South London residents raise health fears as incinerator set for expansion in Beddington

Residents have protested against the expansion of the incinerator (Supplied)
Residents have protested against the expansion of the incinerator (Supplied)

South London residents have hit out at plans to increase the amount an incinerator can burn next to their homes.

The Environment Agency is set to approve a ten per cent increase in the amount of rubbish the Beddington Incinerator in Sutton can burn, despite concerns from residents that the resulting smoke is harming their children’s health.

The site, run by waste giant Viridor, already has a capacity to burn 347,422 tonnes, but the Environment Agency is set to formally green light an increase to 382,286 tonnes, sparking protests.

Jim Duffy, an environmental campaigner who lives close to the site, said: “The big concern is people’s health, it’s very frequent to smell the incinerator late at night and throughout the morning, my wife has to shut the bedroom window.

“I’ve been wheezing a lot more than I ever used to, and my wife gets a stinging in her nose from it. You can smell a burning, acrid smell, and that can’t not have an effect on your health.”

The incinerator is close to residents' homes in south London (Supplied)
The incinerator is close to residents' homes in south London (Supplied)

A draft EA decision states the expansion would only be allowed on the basis that “no significant pollution is caused," and that it would not significantly harm human health.

But Mr Duffy said: “As far as I’m concerned, it’s a polluter’s charter.”

Viridor were appointed to operate the incinerator on a £1 billion contract by the South London Waste Partnership run by Kingston, Merton, Sutton and Croydon councils.

More than 200 public comments of opposition to the expansion have been submitted to the Environment Agency, and it is also opposed by Carshalton and Wallington MP Elliot Colburn.

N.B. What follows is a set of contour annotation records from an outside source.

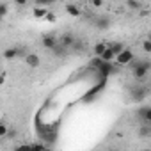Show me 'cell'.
<instances>
[{
  "label": "cell",
  "mask_w": 151,
  "mask_h": 151,
  "mask_svg": "<svg viewBox=\"0 0 151 151\" xmlns=\"http://www.w3.org/2000/svg\"><path fill=\"white\" fill-rule=\"evenodd\" d=\"M128 69L133 73V77L137 80H142L147 77V73L151 71V60L149 59H133L128 64Z\"/></svg>",
  "instance_id": "cell-1"
},
{
  "label": "cell",
  "mask_w": 151,
  "mask_h": 151,
  "mask_svg": "<svg viewBox=\"0 0 151 151\" xmlns=\"http://www.w3.org/2000/svg\"><path fill=\"white\" fill-rule=\"evenodd\" d=\"M146 96H147V87H144V86H133V87H130V98H132V101L140 103L142 100H146Z\"/></svg>",
  "instance_id": "cell-2"
},
{
  "label": "cell",
  "mask_w": 151,
  "mask_h": 151,
  "mask_svg": "<svg viewBox=\"0 0 151 151\" xmlns=\"http://www.w3.org/2000/svg\"><path fill=\"white\" fill-rule=\"evenodd\" d=\"M29 53L22 48V46H13V48H6L4 50V59L6 60H13L16 57H27Z\"/></svg>",
  "instance_id": "cell-3"
},
{
  "label": "cell",
  "mask_w": 151,
  "mask_h": 151,
  "mask_svg": "<svg viewBox=\"0 0 151 151\" xmlns=\"http://www.w3.org/2000/svg\"><path fill=\"white\" fill-rule=\"evenodd\" d=\"M137 117L142 121V124H151V105H142V107H139Z\"/></svg>",
  "instance_id": "cell-4"
},
{
  "label": "cell",
  "mask_w": 151,
  "mask_h": 151,
  "mask_svg": "<svg viewBox=\"0 0 151 151\" xmlns=\"http://www.w3.org/2000/svg\"><path fill=\"white\" fill-rule=\"evenodd\" d=\"M110 18L107 16V14H100V16H96L94 20H93V25L98 29V30H107L109 27H110Z\"/></svg>",
  "instance_id": "cell-5"
},
{
  "label": "cell",
  "mask_w": 151,
  "mask_h": 151,
  "mask_svg": "<svg viewBox=\"0 0 151 151\" xmlns=\"http://www.w3.org/2000/svg\"><path fill=\"white\" fill-rule=\"evenodd\" d=\"M41 45H43V48H46V50H50V52H52V50L59 45V37H57L55 34H46V36H43Z\"/></svg>",
  "instance_id": "cell-6"
},
{
  "label": "cell",
  "mask_w": 151,
  "mask_h": 151,
  "mask_svg": "<svg viewBox=\"0 0 151 151\" xmlns=\"http://www.w3.org/2000/svg\"><path fill=\"white\" fill-rule=\"evenodd\" d=\"M133 59H135V53H133L130 48H126L121 55H117V57H116V62H117V64H121V66H128Z\"/></svg>",
  "instance_id": "cell-7"
},
{
  "label": "cell",
  "mask_w": 151,
  "mask_h": 151,
  "mask_svg": "<svg viewBox=\"0 0 151 151\" xmlns=\"http://www.w3.org/2000/svg\"><path fill=\"white\" fill-rule=\"evenodd\" d=\"M75 41H77V37H75L71 32H66V34H62L60 37H59V43L62 45V46H66V48H69L71 50V46L75 45Z\"/></svg>",
  "instance_id": "cell-8"
},
{
  "label": "cell",
  "mask_w": 151,
  "mask_h": 151,
  "mask_svg": "<svg viewBox=\"0 0 151 151\" xmlns=\"http://www.w3.org/2000/svg\"><path fill=\"white\" fill-rule=\"evenodd\" d=\"M100 73H101V77H109V75H114V73H117L119 69L112 64V62H103L101 64V68L98 69Z\"/></svg>",
  "instance_id": "cell-9"
},
{
  "label": "cell",
  "mask_w": 151,
  "mask_h": 151,
  "mask_svg": "<svg viewBox=\"0 0 151 151\" xmlns=\"http://www.w3.org/2000/svg\"><path fill=\"white\" fill-rule=\"evenodd\" d=\"M107 50H109L107 41H98V43L94 45V48H93V53H94V57H101Z\"/></svg>",
  "instance_id": "cell-10"
},
{
  "label": "cell",
  "mask_w": 151,
  "mask_h": 151,
  "mask_svg": "<svg viewBox=\"0 0 151 151\" xmlns=\"http://www.w3.org/2000/svg\"><path fill=\"white\" fill-rule=\"evenodd\" d=\"M25 62H27L29 68H37V66L41 64V59H39L37 53H29V55L25 57Z\"/></svg>",
  "instance_id": "cell-11"
},
{
  "label": "cell",
  "mask_w": 151,
  "mask_h": 151,
  "mask_svg": "<svg viewBox=\"0 0 151 151\" xmlns=\"http://www.w3.org/2000/svg\"><path fill=\"white\" fill-rule=\"evenodd\" d=\"M69 52H71V50H69V48H66V46H62L60 43H59V45H57V46L52 50V53H53L55 57H66Z\"/></svg>",
  "instance_id": "cell-12"
},
{
  "label": "cell",
  "mask_w": 151,
  "mask_h": 151,
  "mask_svg": "<svg viewBox=\"0 0 151 151\" xmlns=\"http://www.w3.org/2000/svg\"><path fill=\"white\" fill-rule=\"evenodd\" d=\"M110 48H112V52H114V55L117 57V55H121L124 50H126V45L124 43H121V41H117V43H114V45H110Z\"/></svg>",
  "instance_id": "cell-13"
},
{
  "label": "cell",
  "mask_w": 151,
  "mask_h": 151,
  "mask_svg": "<svg viewBox=\"0 0 151 151\" xmlns=\"http://www.w3.org/2000/svg\"><path fill=\"white\" fill-rule=\"evenodd\" d=\"M84 50H86V43L82 39H77V41H75V45L71 46V53H80Z\"/></svg>",
  "instance_id": "cell-14"
},
{
  "label": "cell",
  "mask_w": 151,
  "mask_h": 151,
  "mask_svg": "<svg viewBox=\"0 0 151 151\" xmlns=\"http://www.w3.org/2000/svg\"><path fill=\"white\" fill-rule=\"evenodd\" d=\"M66 13L69 14V16H80V9H78V6H75V4H68L66 6Z\"/></svg>",
  "instance_id": "cell-15"
},
{
  "label": "cell",
  "mask_w": 151,
  "mask_h": 151,
  "mask_svg": "<svg viewBox=\"0 0 151 151\" xmlns=\"http://www.w3.org/2000/svg\"><path fill=\"white\" fill-rule=\"evenodd\" d=\"M139 135L140 137H149L151 135V124H140L139 126Z\"/></svg>",
  "instance_id": "cell-16"
},
{
  "label": "cell",
  "mask_w": 151,
  "mask_h": 151,
  "mask_svg": "<svg viewBox=\"0 0 151 151\" xmlns=\"http://www.w3.org/2000/svg\"><path fill=\"white\" fill-rule=\"evenodd\" d=\"M114 59H116V55H114V52H112V48L109 46V50H107V52H105V53L101 55V60H103V62H112Z\"/></svg>",
  "instance_id": "cell-17"
},
{
  "label": "cell",
  "mask_w": 151,
  "mask_h": 151,
  "mask_svg": "<svg viewBox=\"0 0 151 151\" xmlns=\"http://www.w3.org/2000/svg\"><path fill=\"white\" fill-rule=\"evenodd\" d=\"M34 16L36 18H46L48 16V11L45 7H34Z\"/></svg>",
  "instance_id": "cell-18"
},
{
  "label": "cell",
  "mask_w": 151,
  "mask_h": 151,
  "mask_svg": "<svg viewBox=\"0 0 151 151\" xmlns=\"http://www.w3.org/2000/svg\"><path fill=\"white\" fill-rule=\"evenodd\" d=\"M9 130L11 128H7V124H0V137H2V139H7V133H9Z\"/></svg>",
  "instance_id": "cell-19"
},
{
  "label": "cell",
  "mask_w": 151,
  "mask_h": 151,
  "mask_svg": "<svg viewBox=\"0 0 151 151\" xmlns=\"http://www.w3.org/2000/svg\"><path fill=\"white\" fill-rule=\"evenodd\" d=\"M142 52L144 53H151V41L149 39H144L142 41Z\"/></svg>",
  "instance_id": "cell-20"
},
{
  "label": "cell",
  "mask_w": 151,
  "mask_h": 151,
  "mask_svg": "<svg viewBox=\"0 0 151 151\" xmlns=\"http://www.w3.org/2000/svg\"><path fill=\"white\" fill-rule=\"evenodd\" d=\"M14 151H32V144H20L14 147Z\"/></svg>",
  "instance_id": "cell-21"
},
{
  "label": "cell",
  "mask_w": 151,
  "mask_h": 151,
  "mask_svg": "<svg viewBox=\"0 0 151 151\" xmlns=\"http://www.w3.org/2000/svg\"><path fill=\"white\" fill-rule=\"evenodd\" d=\"M7 9H9V7H7L6 2H0V18H4V16L7 14Z\"/></svg>",
  "instance_id": "cell-22"
},
{
  "label": "cell",
  "mask_w": 151,
  "mask_h": 151,
  "mask_svg": "<svg viewBox=\"0 0 151 151\" xmlns=\"http://www.w3.org/2000/svg\"><path fill=\"white\" fill-rule=\"evenodd\" d=\"M126 6H128L130 9H142V4H139V2H133V0H128V2H126Z\"/></svg>",
  "instance_id": "cell-23"
},
{
  "label": "cell",
  "mask_w": 151,
  "mask_h": 151,
  "mask_svg": "<svg viewBox=\"0 0 151 151\" xmlns=\"http://www.w3.org/2000/svg\"><path fill=\"white\" fill-rule=\"evenodd\" d=\"M32 151H46V149H45V146H41V144H32Z\"/></svg>",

Locals said they were also concerned about a power fault last week which meant that the plant’s normal process for removing pollutants from the smoke was not working.

Viridor said it was investigating the fault and no new waste was burned while the power was down.

Dave Tchil, a Labour councillor for the neighbouring Hackbridge ward who raised the issue, said that acrid smoke was constantly emanating from the incinerator.

“This is an urban environment, it’s the south London suburbs, people’s homes are here,” said Cllr Tchil.

“We turned Battersea Power Station into a shopping centre - so why are we allowing a ‘Battersea Power Station’ in Sutton?”

A Viridor spokesperson said independent reviews had concluded the incinerator could burn more waste without "causing negative impacts to the surrounding environment".

"As a region the South East and greater London area continues to see an increase in residual waste volumes with large quantities either being exported to Europe or sent to UK landfill," said the spokesperson.

"The variation will enable Viridor to reduce the environmental impact of non-recycled waste produced in London and the South East."

An Environment Agency spokesperson said: “We are reviewing all of the comments submitted during the second consultation and liaising with our professional partners, such as the UK Health Security Agency (UKHSA).

“We do not have a set date for the final decision, but it is likely to be sometime during October.”